======== RECORDS FOR THE TASK

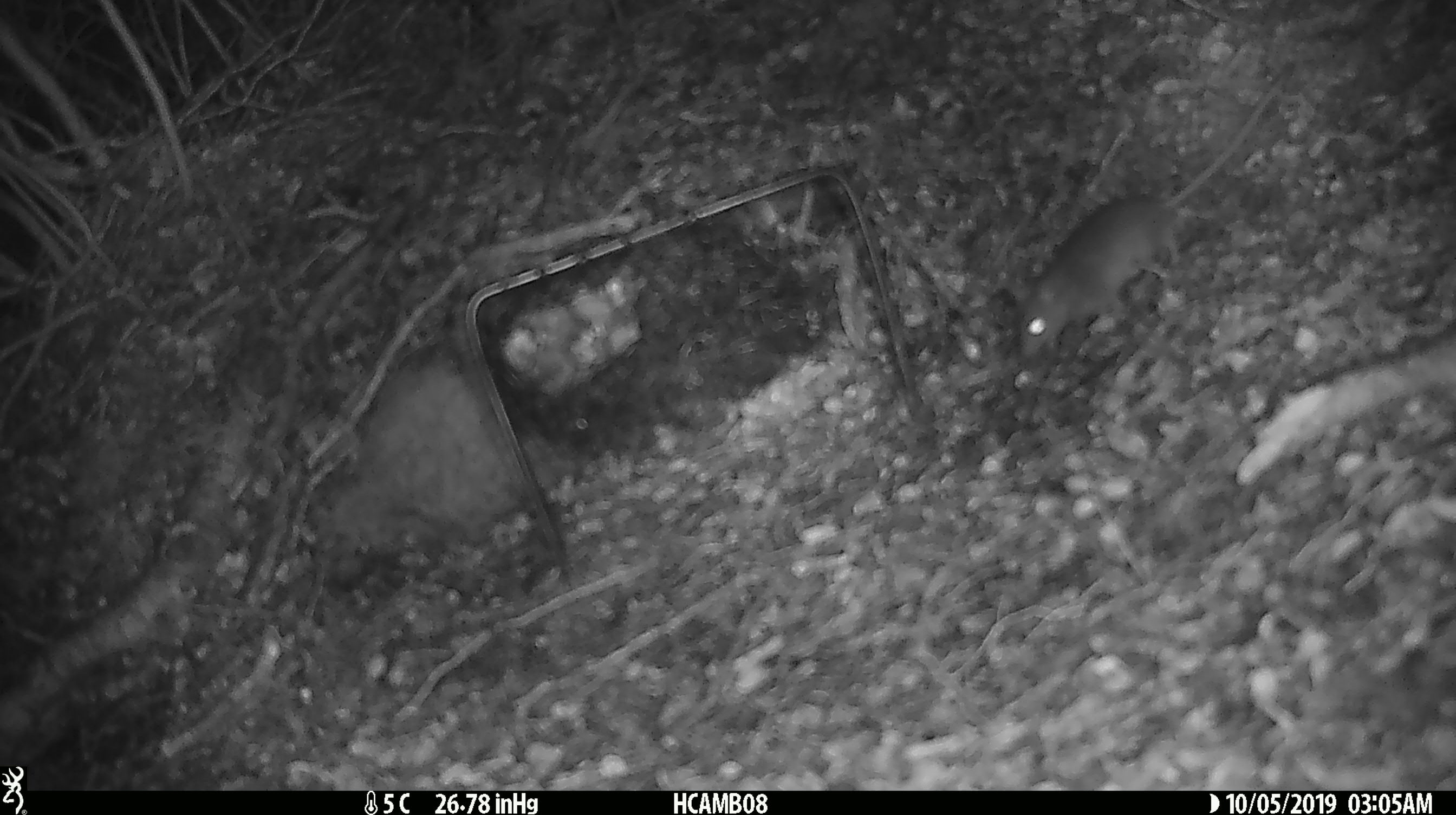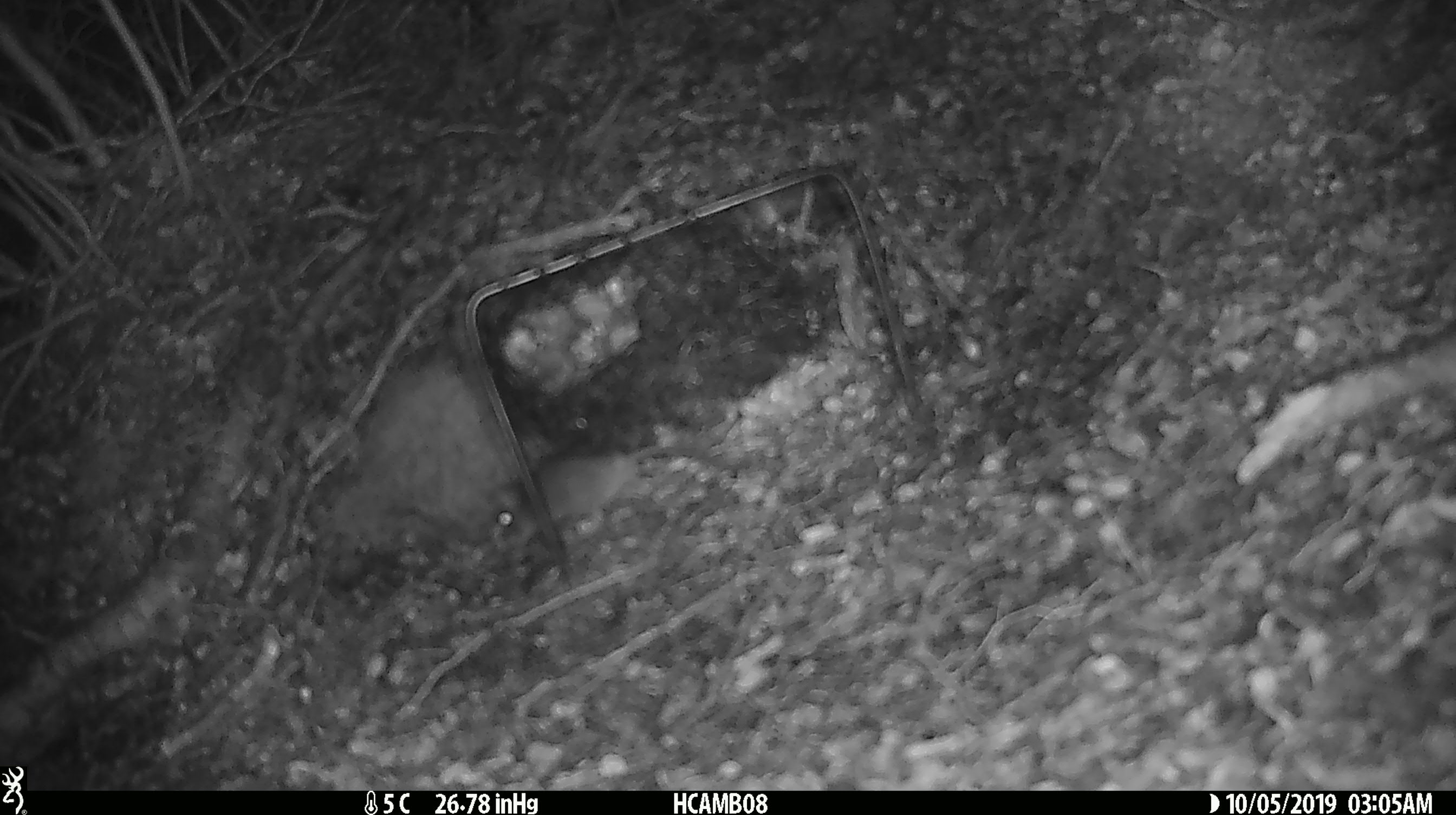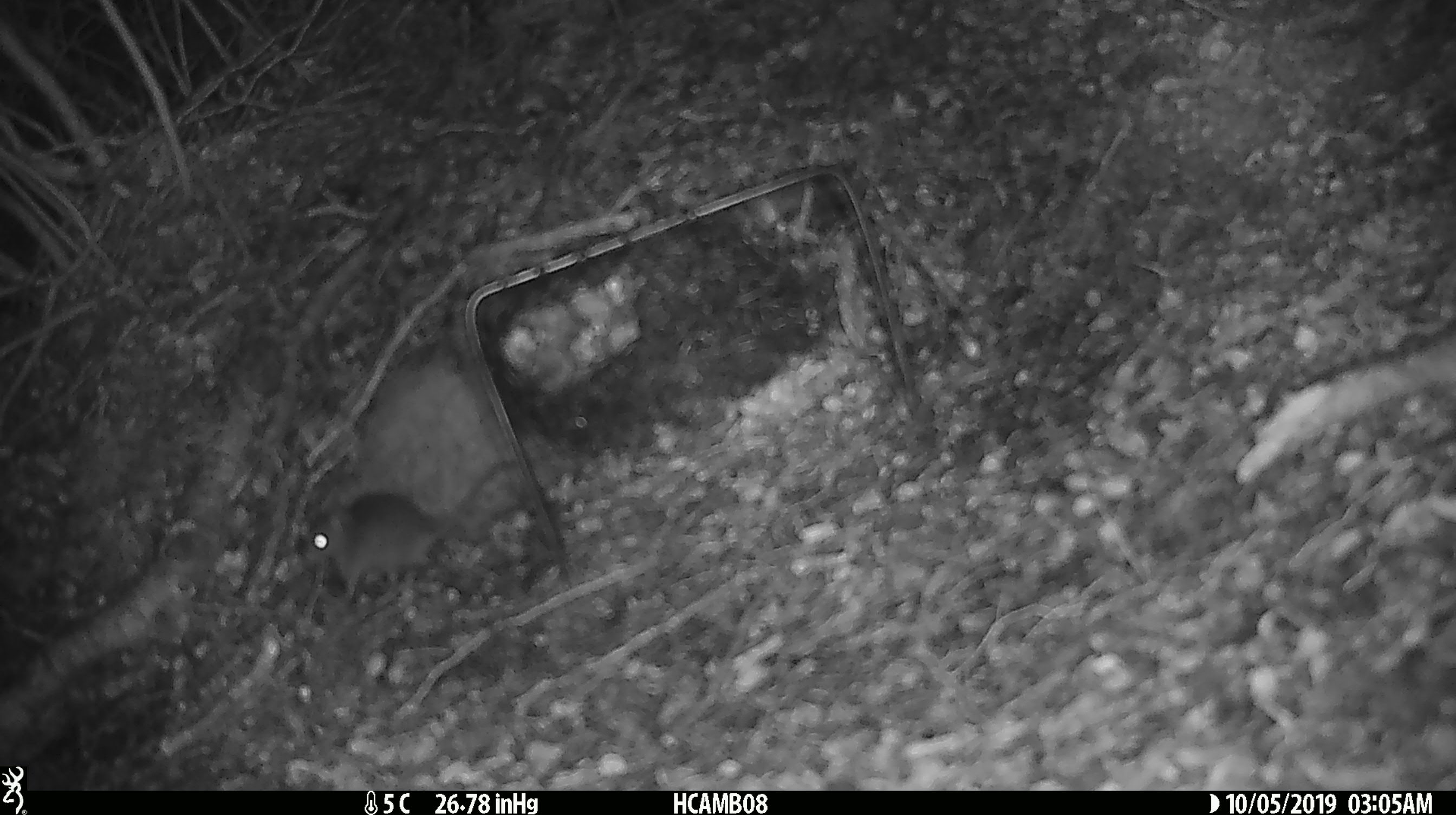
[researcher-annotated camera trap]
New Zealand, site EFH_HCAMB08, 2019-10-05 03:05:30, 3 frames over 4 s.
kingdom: Animalia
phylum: Chordata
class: Mammalia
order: Rodentia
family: Muridae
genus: Mus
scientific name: Mus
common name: mouse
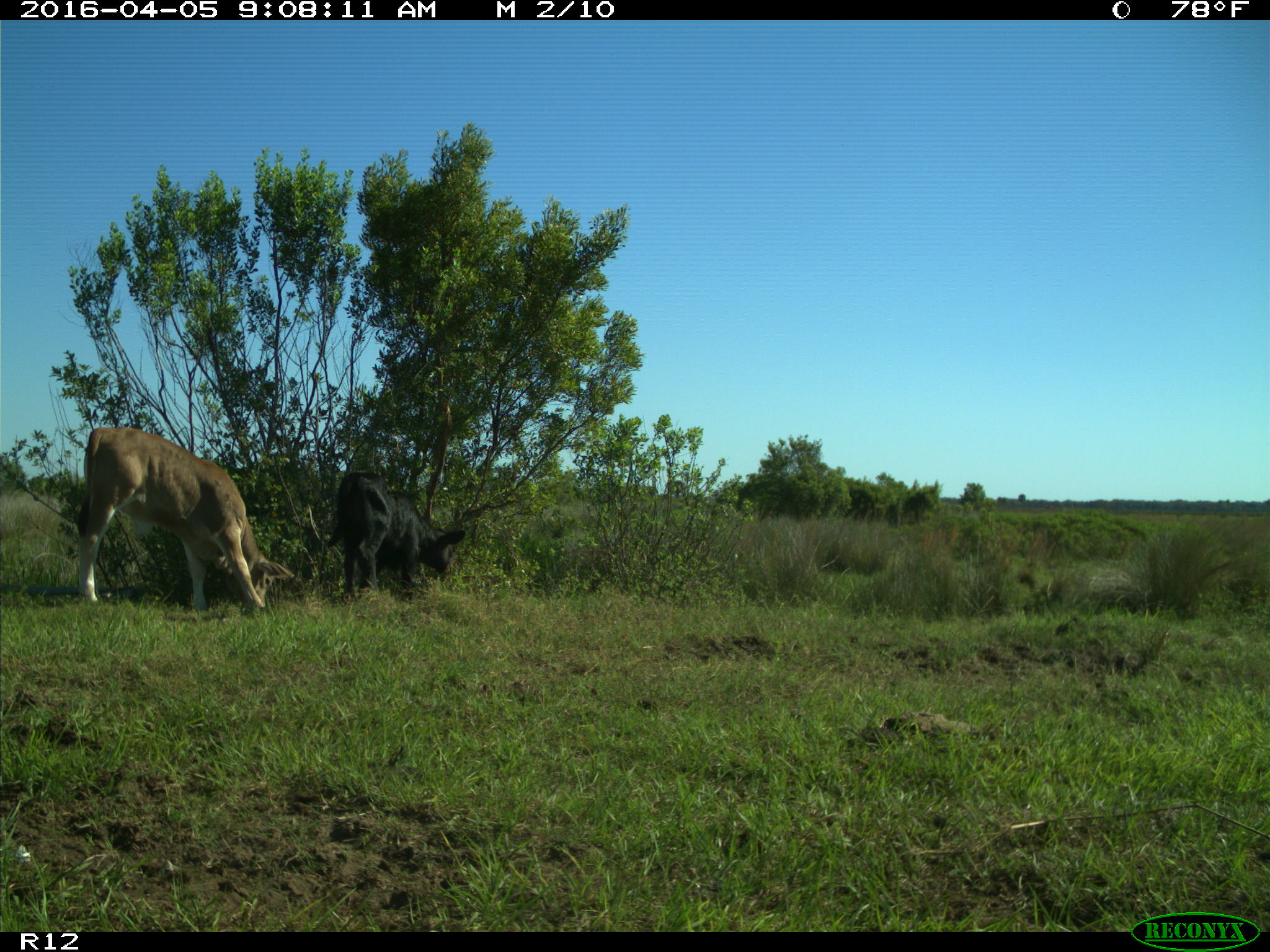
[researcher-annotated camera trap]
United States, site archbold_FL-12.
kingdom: Animalia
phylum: Chordata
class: Mammalia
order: Artiodactyla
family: Bovidae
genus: Bos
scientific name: Bos taurus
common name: domestic cow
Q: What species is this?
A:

================

*WHAT TO WORK ON:*
Type out all the records verbatim, minus images.

*RESPONSE TO THIS TASK:*
[researcher-annotated camera trap]
New Zealand, site EFH_HCAMB08, 2019-10-05 03:05:30, 3 frames over 4 s.
kingdom: Animalia
phylum: Chordata
class: Mammalia
order: Rodentia
family: Muridae
genus: Mus
scientific name: Mus
common name: mouse
[researcher-annotated camera trap]
United States, site archbold_FL-12.
kingdom: Animalia
phylum: Chordata
class: Mammalia
order: Artiodactyla
family: Bovidae
genus: Bos
scientific name: Bos taurus
common name: domestic cow
Q: What species is this?
A:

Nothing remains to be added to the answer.